Al final del túnel, Högl levantó la mirada.

—El salón de té queda ciento treinta metros por encima de nuestras cabezas —dijo, y luego anunció nuestra presencia por un micrófono instalado en la pared.

Estábamos en una cámara amplia, redonda y abovedada, un sitio de esos donde no habría sido raro encontrar un sarcófago de valor incalculable, o quizá un tesoro propiedad de al menos cuarenta ladrones. En cambio, había unas puertas de ascensor, tan lustrosas que podrían haber sido de oro, e incluso mientras iba diciéndome que lo más probable era que fuesen de latón, empecé a notar una inquietud que no había sentido nunca. Fue quizá la primera vez en que me di cuenta del auténtico alcance de la aparente divinidad de Adolf Hitler: si aquello era un ejemplo representativo del modo de vida de nuestro canciller, entonces Alemania tenía problemas mucho más graves de lo que había imaginado.

Las puertas del ascensor se abrieron dejando a la vista una cabina recubierta de espejos con un asiento de cuero y su propio ascensorista de la RSD. Entramos y las puertas de latón se cerraron de nuevo.

—Funciona con dos motores —me informó Högl—. Uno eléctrico y otro de diésel, por si acaso, que trajeron de un submarino alemán.

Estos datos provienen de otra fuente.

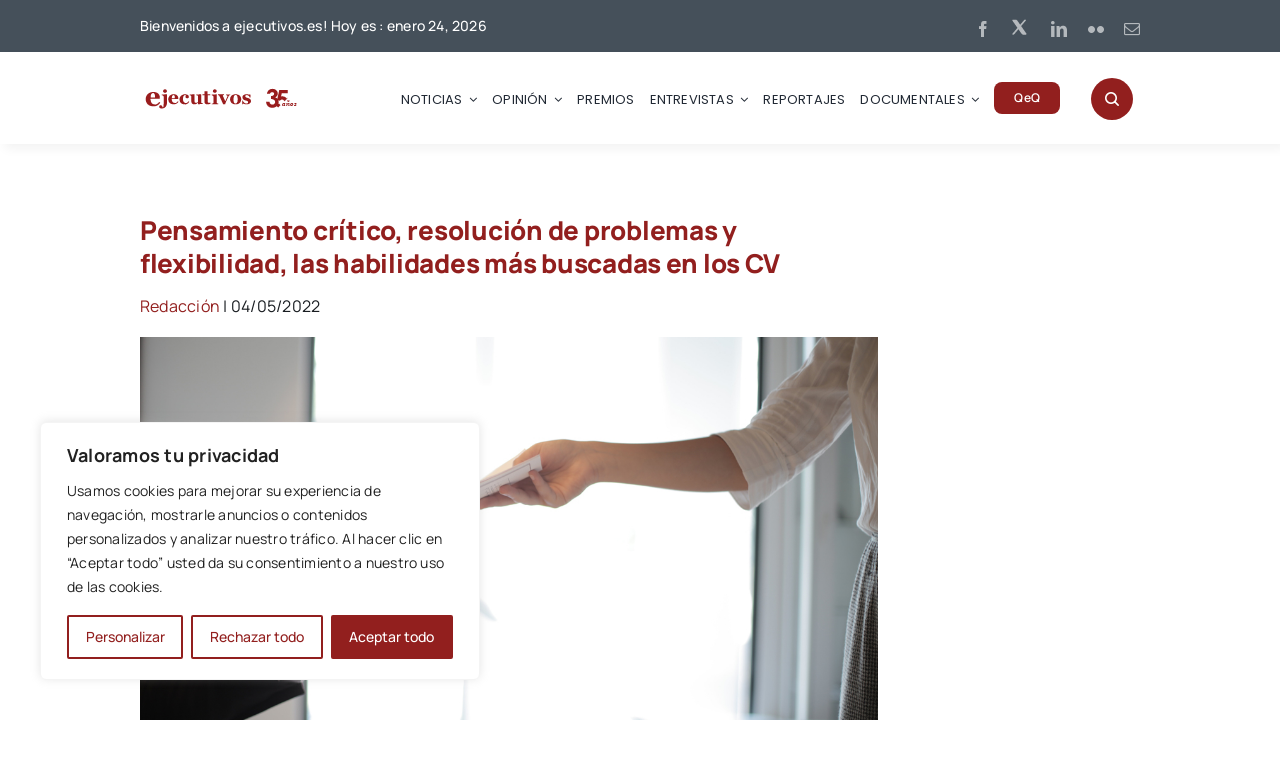

--- FILE ---
content_type: text/html; charset=utf-8
request_url: https://www.google.com/recaptcha/api2/aframe
body_size: 181
content:
<!DOCTYPE HTML><html><head><meta http-equiv="content-type" content="text/html; charset=UTF-8"></head><body><script nonce="G431ietCOtyt26VCF1IKcg">/** Anti-fraud and anti-abuse applications only. See google.com/recaptcha */ try{var clients={'sodar':'https://pagead2.googlesyndication.com/pagead/sodar?'};window.addEventListener("message",function(a){try{if(a.source===window.parent){var b=JSON.parse(a.data);var c=clients[b['id']];if(c){var d=document.createElement('img');d.src=c+b['params']+'&rc='+(localStorage.getItem("rc::a")?sessionStorage.getItem("rc::b"):"");window.document.body.appendChild(d);sessionStorage.setItem("rc::e",parseInt(sessionStorage.getItem("rc::e")||0)+1);localStorage.setItem("rc::h",'1769261594279');}}}catch(b){}});window.parent.postMessage("_grecaptcha_ready", "*");}catch(b){}</script></body></html>

--- FILE ---
content_type: image/svg+xml
request_url: https://ejecutivos.es/wp-content/uploads/2023/10/twitter4-off.svg
body_size: 224
content:
<svg xmlns="http://www.w3.org/2000/svg" xmlns:xlink="http://www.w3.org/1999/xlink" viewBox="0,0,256,256" width="20px" height="20px"><g transform=""><g fill="#b5b9bd" fill-rule="nonzero" stroke="none" stroke-width="1" stroke-linecap="butt" stroke-linejoin="miter" stroke-miterlimit="10" stroke-dasharray="" stroke-dashoffset="0" font-family="none" font-weight="none" font-size="none" text-anchor="none" style="mix-blend-mode: normal"><g transform="translate(-21.29221,27.73333) scale(10.66667,10.66667)"><path d="M4.4043,3c-0.647,0 -1.02625,0.72877 -0.65625,1.25977l5.98828,8.55859l-6.01172,7.02734c-0.389,0.454 -0.06675,1.1543 0.53125,1.1543h0.66406c0.293,0 0.57172,-0.12856 0.76172,-0.35156l5.23828,-6.13672l3.94336,5.63477c0.375,0.534 0.98667,0.85352 1.63867,0.85352h3.33398c0.647,0 1.02625,-0.72781 0.65625,-1.25781l-6.31836,-9.04297l5.72656,-6.70898c0.332,-0.39 0.05497,-0.99023 -0.45703,-0.99023h-0.8457c-0.292,0 -0.56977,0.12761 -0.75977,0.34961l-4.8418,5.66016l-3.60156,-5.1543c-0.374,-0.536 -0.98467,-0.85547 -1.63867,-0.85547z"></path></g></g></g></svg>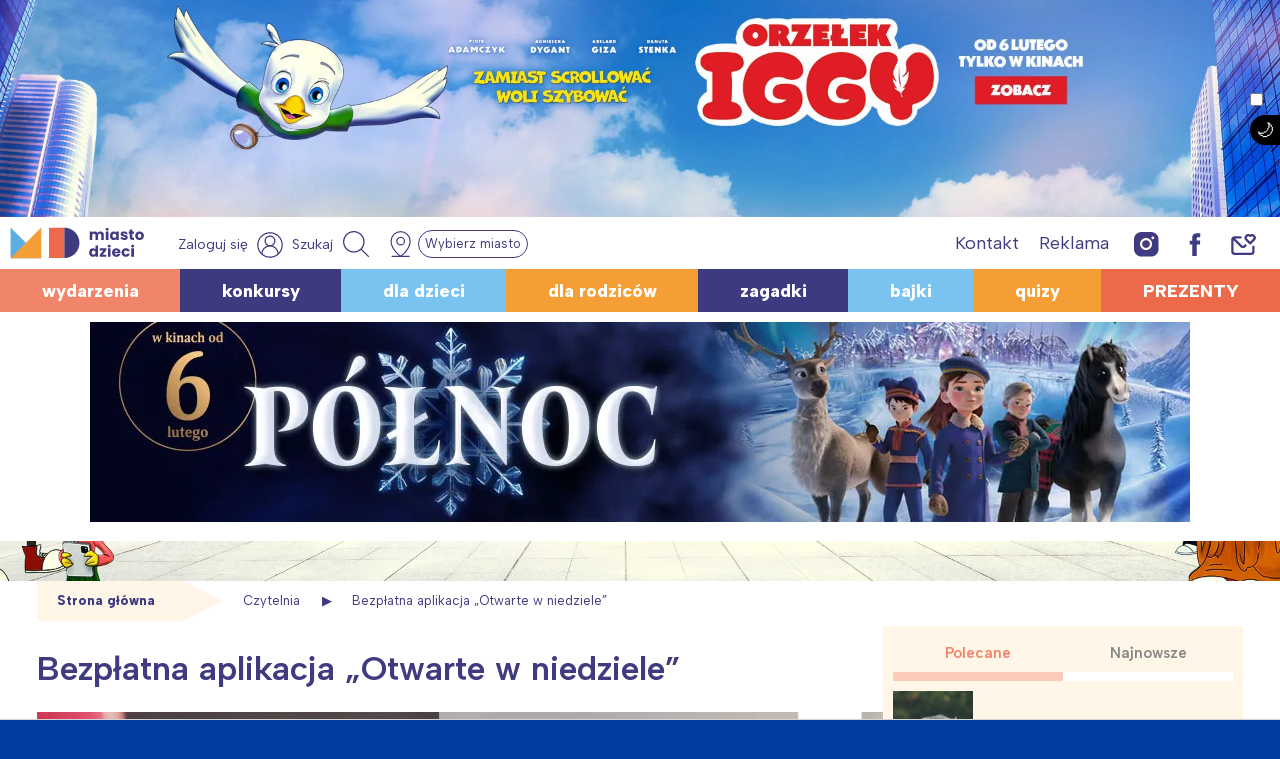

--- FILE ---
content_type: text/html; charset=utf-8
request_url: https://www.google.com/recaptcha/api2/aframe
body_size: 266
content:
<!DOCTYPE HTML><html><head><meta http-equiv="content-type" content="text/html; charset=UTF-8"></head><body><script nonce="DTVVlPoKwhEnsp4lpgcOdQ">/** Anti-fraud and anti-abuse applications only. See google.com/recaptcha */ try{var clients={'sodar':'https://pagead2.googlesyndication.com/pagead/sodar?'};window.addEventListener("message",function(a){try{if(a.source===window.parent){var b=JSON.parse(a.data);var c=clients[b['id']];if(c){var d=document.createElement('img');d.src=c+b['params']+'&rc='+(localStorage.getItem("rc::a")?sessionStorage.getItem("rc::b"):"");window.document.body.appendChild(d);sessionStorage.setItem("rc::e",parseInt(sessionStorage.getItem("rc::e")||0)+1);localStorage.setItem("rc::h",'1769994586259');}}}catch(b){}});window.parent.postMessage("_grecaptcha_ready", "*");}catch(b){}</script></body></html>

--- FILE ---
content_type: application/javascript; charset=utf-8
request_url: https://fundingchoicesmessages.google.com/f/AGSKWxWJuq_BCbBHxMqs58RABTy3sZShfrA4jWxbbHXt6f-2cZ4sBcw6Z5dswiNTwmBuI9SvZxddMBAPhzBTWU1KpxAOKqmoGsJXMQC90FuP6_Ykw7ySKK9CLS1nF3QGR4-UOg8XTZytjayoNkTdEIwmNqtTw2pxJ3AD9PXaasVXCzFM9gussz0YZBjjm3_X/_/ads_show__ad_teaserarticledetail//oas_home_/advert33./interstitial_ad.
body_size: -1286
content:
window['8abf7786-4d01-4f15-8d9a-a1fc422b565e'] = true;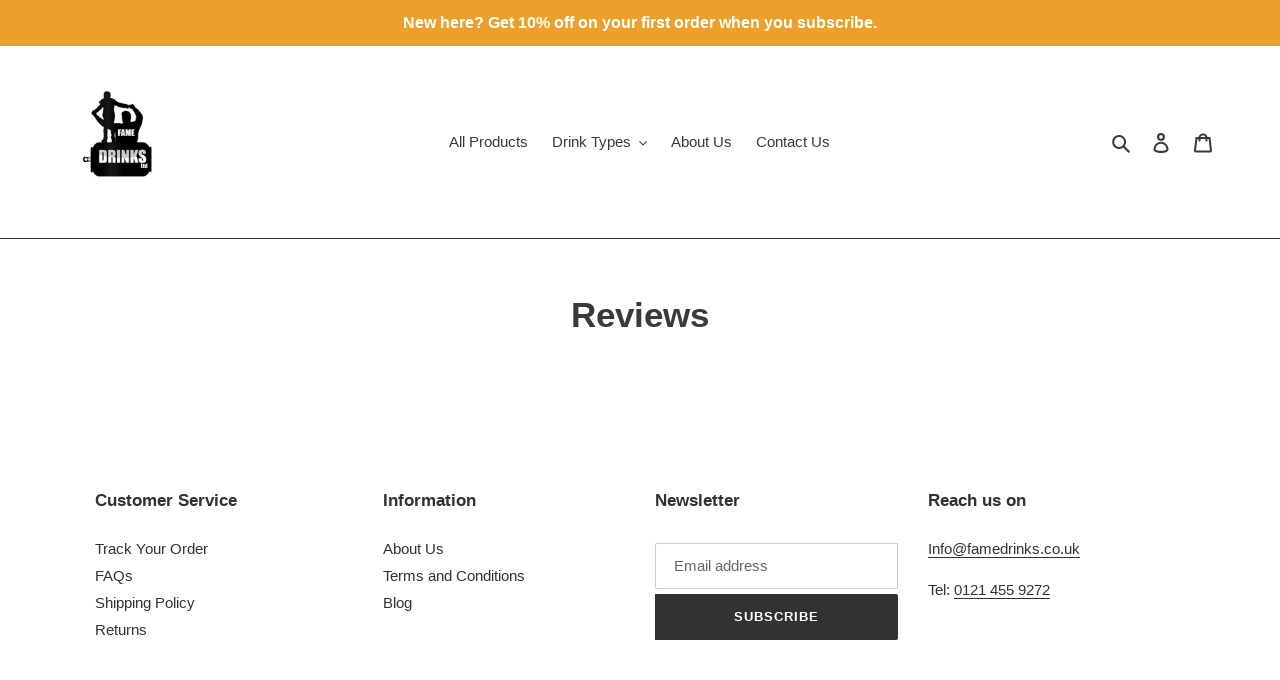

--- FILE ---
content_type: application/x-javascript
request_url: https://app.sealsubscriptions.com/shopify/public/status/shop/fame-drinks-ltd.myshopify.com.js?1768636628
body_size: -155
content:
var sealsubscriptions_settings_updated='1762810010c';

--- FILE ---
content_type: application/x-javascript
request_url: https://app.sealsubscriptions.com/shopify/public/status/shop/fame-drinks-ltd.myshopify.com.js?1768636630
body_size: -374
content:
var sealsubscriptions_settings_updated='1762810010c';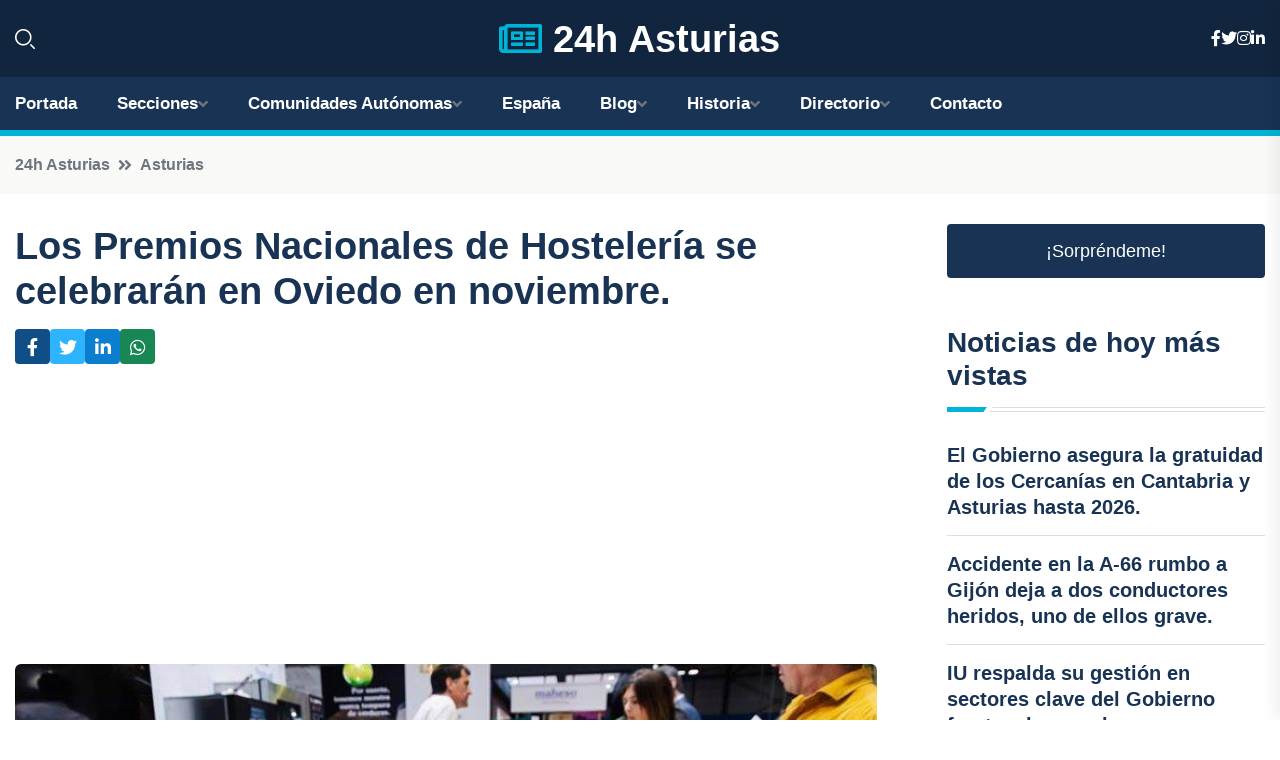

--- FILE ---
content_type: text/html; charset=utf-8
request_url: https://www.google.com/recaptcha/api2/aframe
body_size: 268
content:
<!DOCTYPE HTML><html><head><meta http-equiv="content-type" content="text/html; charset=UTF-8"></head><body><script nonce="hvMfxC-vG6BIzRNKhBefmg">/** Anti-fraud and anti-abuse applications only. See google.com/recaptcha */ try{var clients={'sodar':'https://pagead2.googlesyndication.com/pagead/sodar?'};window.addEventListener("message",function(a){try{if(a.source===window.parent){var b=JSON.parse(a.data);var c=clients[b['id']];if(c){var d=document.createElement('img');d.src=c+b['params']+'&rc='+(localStorage.getItem("rc::a")?sessionStorage.getItem("rc::b"):"");window.document.body.appendChild(d);sessionStorage.setItem("rc::e",parseInt(sessionStorage.getItem("rc::e")||0)+1);localStorage.setItem("rc::h",'1769848593581');}}}catch(b){}});window.parent.postMessage("_grecaptcha_ready", "*");}catch(b){}</script></body></html>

—Seguro que va de maravilla si hay una inundación.

—Por favor —me advirtió Högl—, nada de bromas. El jefe adjunto del Estado Mayor no tiene sentido del humor.

—Lo siento.

Sonreí con nerviosismo mientras la cabina del ascensor ascendía por el hueco. Fue el trayecto en ascensor más suave que he hecho, aunque tenía la firme corazonada de que debería haber estado yendo en dirección contraria. Entonces se abrió el ascensor y cruzamos una puerta y lo que parecía ser un comedor principal, bajamos unas escaleras y fuimos directamente al encuentro de Martin Bormann.